Learning Robust Low-Rank Representations

TL;DR

This paper introduces a neural network-based framework for fast, robust low-rank representation learning that approximates robust PCA efficiently and can be extended to handle complex data transformations, with applications in multimedia processing.

Contribution

The paper develops a trainable encoder architecture that approximates robust PCA using structured non-convex optimization, enabling real-time processing and improved performance in practical tasks.

Findings

Significant speedup over exact RPCA solvers with minimal accuracy loss

Outperforms traditional RPCA in music source separation tasks

Achieves faster-than-real-time processing on mobile hardware

Abstract

In this paper we present a comprehensive framework for learning robust low-rank representations by combining and extending recent ideas for learning fast sparse coding regressors with structured non-convex optimization techniques. This approach connects robust principal component analysis (RPCA) with dictionary learning techniques and allows its approximation via trainable encoders. We propose an efficient feed-forward architecture derived from an optimization algorithm designed to exactly solve robust low dimensional projections. This architecture, in combination with different training objective functions, allows the regressors to be used as online approximants of the exact offline RPCA problem or as RPCA-based neural networks. Simple modifications of these encoders can handle challenging extensions, such as the inclusion of geometric data transformations. We present several examples with real data from image, audio, and video processing.
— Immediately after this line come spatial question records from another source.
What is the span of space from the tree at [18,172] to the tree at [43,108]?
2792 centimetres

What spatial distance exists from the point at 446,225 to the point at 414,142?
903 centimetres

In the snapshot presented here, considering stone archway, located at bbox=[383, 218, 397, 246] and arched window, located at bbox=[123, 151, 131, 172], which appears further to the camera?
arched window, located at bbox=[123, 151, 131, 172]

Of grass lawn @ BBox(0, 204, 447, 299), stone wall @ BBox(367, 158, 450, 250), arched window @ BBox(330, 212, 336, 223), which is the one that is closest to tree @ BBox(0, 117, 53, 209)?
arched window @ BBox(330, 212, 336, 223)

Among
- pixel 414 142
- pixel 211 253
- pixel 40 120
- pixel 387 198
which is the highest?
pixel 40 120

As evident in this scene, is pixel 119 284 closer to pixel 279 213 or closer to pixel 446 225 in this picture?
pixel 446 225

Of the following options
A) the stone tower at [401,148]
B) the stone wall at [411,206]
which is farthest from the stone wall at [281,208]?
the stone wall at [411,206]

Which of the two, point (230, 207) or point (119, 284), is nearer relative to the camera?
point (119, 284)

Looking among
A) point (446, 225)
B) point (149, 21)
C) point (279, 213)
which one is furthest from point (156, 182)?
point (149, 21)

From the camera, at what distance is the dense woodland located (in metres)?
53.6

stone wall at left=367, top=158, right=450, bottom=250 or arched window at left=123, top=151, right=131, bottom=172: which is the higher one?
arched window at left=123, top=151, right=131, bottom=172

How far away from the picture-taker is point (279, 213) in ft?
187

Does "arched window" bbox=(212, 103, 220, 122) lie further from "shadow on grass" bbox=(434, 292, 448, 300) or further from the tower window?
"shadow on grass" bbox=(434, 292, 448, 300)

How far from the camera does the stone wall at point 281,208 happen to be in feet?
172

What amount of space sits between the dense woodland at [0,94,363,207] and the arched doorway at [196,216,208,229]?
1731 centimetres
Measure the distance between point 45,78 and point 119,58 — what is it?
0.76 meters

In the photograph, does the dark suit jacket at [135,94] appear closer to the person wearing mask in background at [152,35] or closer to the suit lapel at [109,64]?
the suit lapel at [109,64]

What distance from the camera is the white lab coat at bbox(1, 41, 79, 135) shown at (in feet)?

When used to approximate RPCA, our basic implementation shows several orders of magnitude speedup compared to the exact solvers with almost no performance degradation. We show the strength of the inclusion of learning to the RPCA approach on a music source separation application, where the encoders outperform the exact RPCA algorithms, which are already reported to produce state-of-the-art results on a benchmark database. Our preliminary implementation on an iPad shows faster-than-real-time performance with minimal latency.